Excerpted records:
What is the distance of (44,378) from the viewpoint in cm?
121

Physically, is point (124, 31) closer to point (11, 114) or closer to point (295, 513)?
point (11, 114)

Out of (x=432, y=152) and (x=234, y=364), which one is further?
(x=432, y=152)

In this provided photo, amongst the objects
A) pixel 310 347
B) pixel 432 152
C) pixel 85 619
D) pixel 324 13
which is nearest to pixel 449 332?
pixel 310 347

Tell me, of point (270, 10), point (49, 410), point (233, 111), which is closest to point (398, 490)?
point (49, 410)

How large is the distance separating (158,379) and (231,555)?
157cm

--

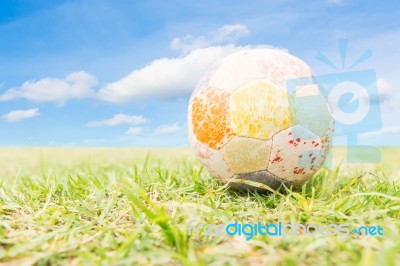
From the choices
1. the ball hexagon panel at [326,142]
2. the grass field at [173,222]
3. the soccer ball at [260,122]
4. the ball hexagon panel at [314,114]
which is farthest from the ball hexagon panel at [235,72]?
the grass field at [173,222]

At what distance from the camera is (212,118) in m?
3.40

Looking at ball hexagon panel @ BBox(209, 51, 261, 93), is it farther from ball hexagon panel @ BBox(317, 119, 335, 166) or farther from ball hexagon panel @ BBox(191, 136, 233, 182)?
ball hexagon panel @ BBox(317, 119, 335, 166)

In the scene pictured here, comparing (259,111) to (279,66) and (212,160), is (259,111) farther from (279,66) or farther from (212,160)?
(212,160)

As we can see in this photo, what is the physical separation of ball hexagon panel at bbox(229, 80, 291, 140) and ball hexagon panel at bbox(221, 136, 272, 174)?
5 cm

Your task: How many lines of the listing above contain the word "panel"? Reply with the number alone.

Correct response: 6